Here’s what Dave Ramsey says about paying off debt…

“Personal finance is 80% behavior and 20% head knowledge. We know there are a lot of resources out there that will tell you to either pay off your largest debt or the one with the highest interest rate first. While that makes sense mathematically, paying off debt is more about your motivation than it is about the numbers. Hope has a lot more to do with your success than math does.” 

He also suggests that the Snow Ball Affect method is the best way to pay off your debts.

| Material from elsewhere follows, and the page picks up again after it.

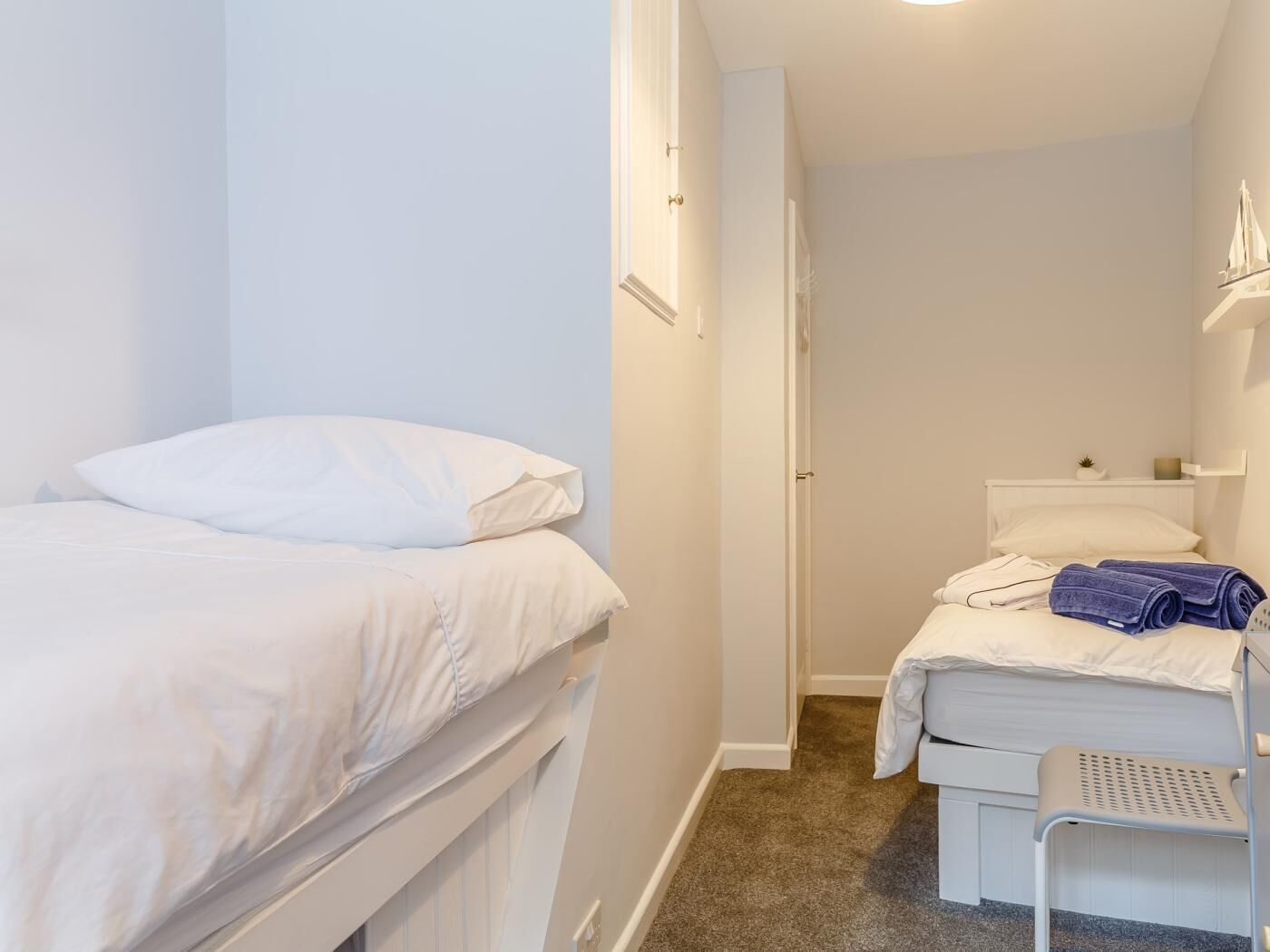 Une petite pièce propre, avec un lit simple, une chaise et une petite table.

What is the Snow Ball Affect Method? The debt snowball method is a proven debt-reduction strategy where you pay off debts in order from smallest to largest, gaining momentum as each balance is paid off.


  1. List your debts from the smallest to largest balance. Again, disregard interest rates when you’re writing out your debts. Just stick to listing your debts based on the remaining balance.
  2. Make minimum payments on all debts except the smallest. Attack the smallest with everything you have!
  3. After you pay off the smallest debt, take the money you were paying on that debt and roll it into the next highest payment. It’s a debt snowball!
  4. Repeat this method until you cross off the very last debt.

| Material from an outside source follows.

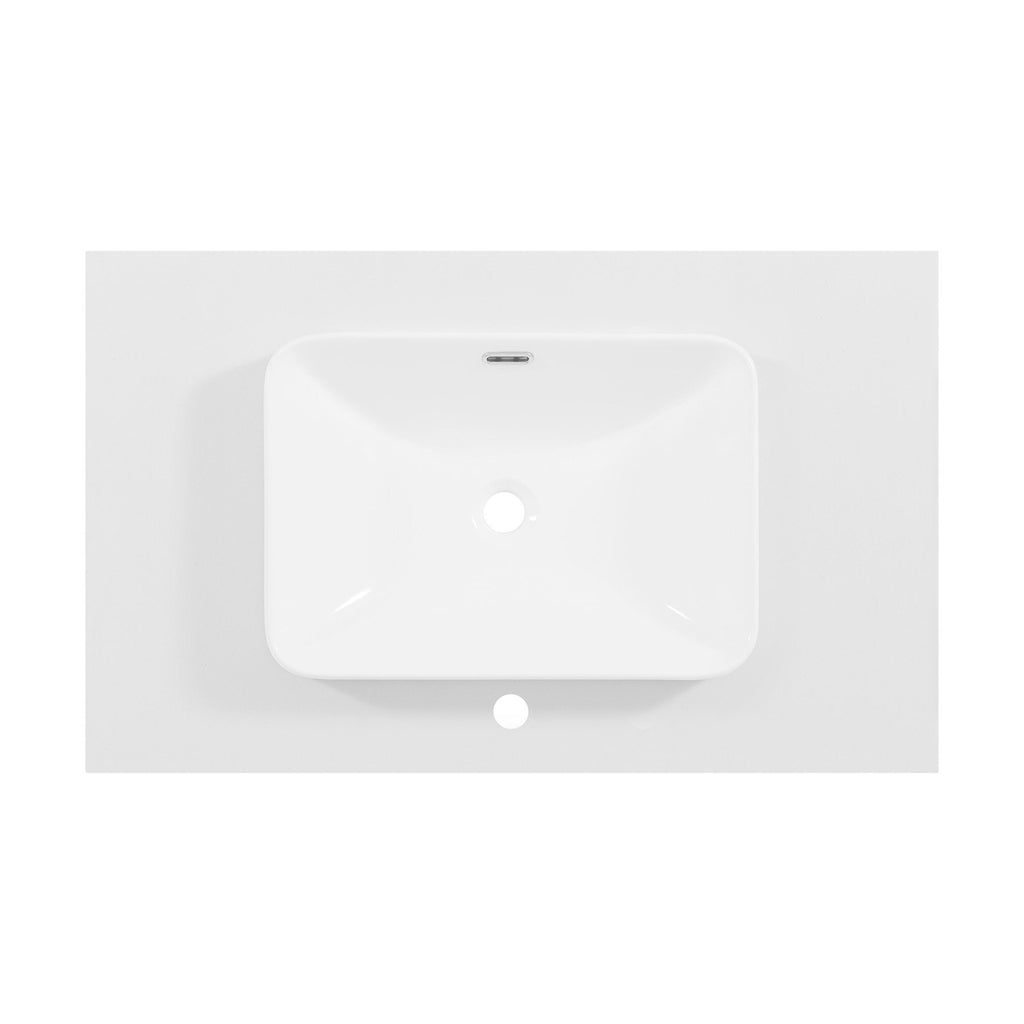 Overhead view of a white rectangular ceramic sink recessed into a stone-colored vanity top, showing the centered drain, overflow slot and single faucet hole for a modern bathroom vanity.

Dave Ramsey is America’s trusted voice on money, is a National best-selling author and radio host. Learn to budget, beat debt, & build a legacy. For more insight on Dave Ramsey and his very helpful and great financial advice click the link⇒ Dave Ramsey

I also follow Dave Ramsey’s YouTube page/ Podcast Show and I have completed his bible plan Dave Ramsey’s Financial Wisdom From Proverbs on the bible app YouVersion

There are other ways and steps that you can take to get yourself back on track by getting rid of any debt you may have. Make sure you do all the work you may need to do and get all the information you need to clear up any debt you may owe because it is very important if you want to financially prosper.